The spin operators $S_x$, $S_y$, $S_z$ and the orbital angular momentum operators $L_x$, $L_y$, $L_z$ are both just the generators $J_x$, $J_y$, $J_z$ of three-dimensional rotations.

The only difference between them is that the name spin (and the notation $S_i$) refers to the representations under $SO(3)$ for states of a single particle without movement in space, the "internal" rotations, whereas the name orbital angular momentum (and the symbols $L_i$) is commonly used for the representations under $SO(3)$ of states of systems that have some extension or some movement in space.

The combination of representations of rotations is again a representation of rotations, so it will still have the same generators with the same commutation relations.
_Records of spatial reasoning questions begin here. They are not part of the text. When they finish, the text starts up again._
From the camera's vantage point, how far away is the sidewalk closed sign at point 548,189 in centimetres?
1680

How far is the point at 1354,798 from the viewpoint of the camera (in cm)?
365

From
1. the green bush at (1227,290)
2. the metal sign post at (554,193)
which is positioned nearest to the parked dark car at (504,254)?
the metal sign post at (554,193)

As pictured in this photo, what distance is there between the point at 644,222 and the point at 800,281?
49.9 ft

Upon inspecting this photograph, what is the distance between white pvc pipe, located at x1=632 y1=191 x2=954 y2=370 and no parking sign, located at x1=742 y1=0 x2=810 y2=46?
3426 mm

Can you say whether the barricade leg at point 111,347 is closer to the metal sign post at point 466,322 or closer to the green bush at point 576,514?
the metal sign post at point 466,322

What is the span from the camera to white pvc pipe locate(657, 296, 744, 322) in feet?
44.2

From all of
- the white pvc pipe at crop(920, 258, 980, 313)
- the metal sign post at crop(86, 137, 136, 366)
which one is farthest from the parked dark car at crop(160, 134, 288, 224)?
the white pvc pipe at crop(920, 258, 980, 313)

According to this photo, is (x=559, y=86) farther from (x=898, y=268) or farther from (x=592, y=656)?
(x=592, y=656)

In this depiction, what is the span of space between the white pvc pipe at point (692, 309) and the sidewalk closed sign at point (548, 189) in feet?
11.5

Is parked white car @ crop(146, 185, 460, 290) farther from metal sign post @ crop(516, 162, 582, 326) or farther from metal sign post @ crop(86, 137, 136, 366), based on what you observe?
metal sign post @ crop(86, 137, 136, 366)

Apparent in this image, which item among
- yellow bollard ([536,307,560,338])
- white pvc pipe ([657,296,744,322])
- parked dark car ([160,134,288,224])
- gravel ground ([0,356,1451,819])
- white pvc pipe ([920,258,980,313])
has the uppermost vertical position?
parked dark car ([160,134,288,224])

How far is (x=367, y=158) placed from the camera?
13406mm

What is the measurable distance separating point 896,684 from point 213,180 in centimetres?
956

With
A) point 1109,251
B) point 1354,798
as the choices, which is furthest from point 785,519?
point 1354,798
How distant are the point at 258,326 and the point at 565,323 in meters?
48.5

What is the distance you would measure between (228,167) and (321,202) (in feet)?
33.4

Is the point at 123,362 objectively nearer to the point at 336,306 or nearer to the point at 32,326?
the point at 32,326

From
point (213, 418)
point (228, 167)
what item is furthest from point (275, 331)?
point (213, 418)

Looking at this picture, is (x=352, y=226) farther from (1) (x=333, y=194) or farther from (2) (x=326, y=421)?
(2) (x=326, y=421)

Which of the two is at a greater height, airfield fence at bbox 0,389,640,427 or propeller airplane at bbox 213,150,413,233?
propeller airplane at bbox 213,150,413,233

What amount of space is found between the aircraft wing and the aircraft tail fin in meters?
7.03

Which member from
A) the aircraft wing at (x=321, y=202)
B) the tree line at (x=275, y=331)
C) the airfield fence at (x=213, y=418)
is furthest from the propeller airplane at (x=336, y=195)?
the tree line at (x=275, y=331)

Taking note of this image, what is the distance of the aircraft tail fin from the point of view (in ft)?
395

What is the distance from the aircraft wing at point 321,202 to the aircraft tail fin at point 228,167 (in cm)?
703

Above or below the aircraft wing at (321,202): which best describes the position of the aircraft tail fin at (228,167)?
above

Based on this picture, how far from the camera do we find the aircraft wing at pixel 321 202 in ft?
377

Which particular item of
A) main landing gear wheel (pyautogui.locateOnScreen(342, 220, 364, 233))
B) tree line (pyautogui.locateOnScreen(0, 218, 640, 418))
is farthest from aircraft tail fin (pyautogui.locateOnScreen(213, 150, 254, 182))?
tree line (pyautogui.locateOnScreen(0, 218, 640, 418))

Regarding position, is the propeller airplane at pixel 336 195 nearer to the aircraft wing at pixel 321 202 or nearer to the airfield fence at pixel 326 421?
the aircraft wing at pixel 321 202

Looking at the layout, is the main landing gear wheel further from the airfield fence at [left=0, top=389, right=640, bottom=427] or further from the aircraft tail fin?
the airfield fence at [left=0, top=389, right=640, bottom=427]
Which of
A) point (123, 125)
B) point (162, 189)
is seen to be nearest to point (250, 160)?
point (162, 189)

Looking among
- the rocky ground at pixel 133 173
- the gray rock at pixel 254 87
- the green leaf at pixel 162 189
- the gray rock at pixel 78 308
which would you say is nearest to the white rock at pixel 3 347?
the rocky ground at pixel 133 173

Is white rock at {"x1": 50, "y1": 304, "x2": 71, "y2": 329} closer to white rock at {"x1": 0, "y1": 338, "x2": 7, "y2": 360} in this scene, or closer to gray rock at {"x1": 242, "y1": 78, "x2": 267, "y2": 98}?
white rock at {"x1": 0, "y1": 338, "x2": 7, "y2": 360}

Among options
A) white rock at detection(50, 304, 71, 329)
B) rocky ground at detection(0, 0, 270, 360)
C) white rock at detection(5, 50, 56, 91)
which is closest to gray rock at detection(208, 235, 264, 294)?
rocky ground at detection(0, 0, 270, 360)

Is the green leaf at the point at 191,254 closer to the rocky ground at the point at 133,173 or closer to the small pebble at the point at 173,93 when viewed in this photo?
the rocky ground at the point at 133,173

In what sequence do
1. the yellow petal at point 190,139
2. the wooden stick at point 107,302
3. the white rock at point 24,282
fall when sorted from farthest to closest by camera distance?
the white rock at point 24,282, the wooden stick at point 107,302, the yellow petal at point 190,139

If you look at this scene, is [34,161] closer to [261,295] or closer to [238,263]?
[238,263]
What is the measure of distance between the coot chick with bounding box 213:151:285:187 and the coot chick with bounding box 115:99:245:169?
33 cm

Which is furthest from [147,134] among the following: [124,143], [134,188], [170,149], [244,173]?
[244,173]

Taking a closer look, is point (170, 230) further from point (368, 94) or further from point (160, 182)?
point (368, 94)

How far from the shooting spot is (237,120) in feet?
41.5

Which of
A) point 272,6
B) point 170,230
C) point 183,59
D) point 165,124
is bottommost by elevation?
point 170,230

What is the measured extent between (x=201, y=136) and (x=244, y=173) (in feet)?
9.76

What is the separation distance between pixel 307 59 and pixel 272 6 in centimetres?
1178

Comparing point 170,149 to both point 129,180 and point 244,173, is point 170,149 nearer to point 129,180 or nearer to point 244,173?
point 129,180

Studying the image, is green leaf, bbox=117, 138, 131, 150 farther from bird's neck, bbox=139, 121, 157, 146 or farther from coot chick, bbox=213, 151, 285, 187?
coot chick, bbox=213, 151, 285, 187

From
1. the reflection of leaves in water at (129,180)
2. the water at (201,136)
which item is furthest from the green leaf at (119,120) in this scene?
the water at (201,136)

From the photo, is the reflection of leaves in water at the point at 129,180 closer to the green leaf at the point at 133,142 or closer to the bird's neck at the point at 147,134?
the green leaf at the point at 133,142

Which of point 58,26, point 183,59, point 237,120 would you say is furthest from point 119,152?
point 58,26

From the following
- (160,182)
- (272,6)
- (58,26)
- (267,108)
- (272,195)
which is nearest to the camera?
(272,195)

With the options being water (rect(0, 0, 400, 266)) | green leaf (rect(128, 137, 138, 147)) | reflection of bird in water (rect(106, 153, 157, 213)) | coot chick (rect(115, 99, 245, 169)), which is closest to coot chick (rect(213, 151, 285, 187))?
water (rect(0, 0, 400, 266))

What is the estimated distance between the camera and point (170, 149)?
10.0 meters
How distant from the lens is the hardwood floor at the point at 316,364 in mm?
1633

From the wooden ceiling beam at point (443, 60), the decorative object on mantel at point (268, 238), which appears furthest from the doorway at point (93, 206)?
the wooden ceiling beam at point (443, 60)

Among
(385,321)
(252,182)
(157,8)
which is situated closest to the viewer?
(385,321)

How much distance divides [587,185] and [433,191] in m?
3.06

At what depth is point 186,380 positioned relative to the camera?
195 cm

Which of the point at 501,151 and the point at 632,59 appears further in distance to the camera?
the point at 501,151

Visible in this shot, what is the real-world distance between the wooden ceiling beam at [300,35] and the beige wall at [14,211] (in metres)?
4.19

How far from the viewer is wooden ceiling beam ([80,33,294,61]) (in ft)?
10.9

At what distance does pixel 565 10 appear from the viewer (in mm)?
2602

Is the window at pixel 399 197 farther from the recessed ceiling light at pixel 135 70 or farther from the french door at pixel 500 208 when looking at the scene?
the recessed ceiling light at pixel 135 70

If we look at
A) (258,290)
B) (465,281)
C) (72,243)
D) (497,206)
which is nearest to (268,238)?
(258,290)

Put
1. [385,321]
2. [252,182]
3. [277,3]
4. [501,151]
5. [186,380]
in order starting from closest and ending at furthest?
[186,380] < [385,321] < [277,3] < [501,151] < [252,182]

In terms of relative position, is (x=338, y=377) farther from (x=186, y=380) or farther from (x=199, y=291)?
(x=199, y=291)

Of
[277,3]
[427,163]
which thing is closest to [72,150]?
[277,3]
This is true for any combination, such as the combined spins for the electron and the proton, the combination of the orbital angular momentum and the spin of a particle or angular momenta for multi-particle systems.

You're right about derivations with ladder operators. You can use the approach that you know in every case, because it's derived from commutation relations.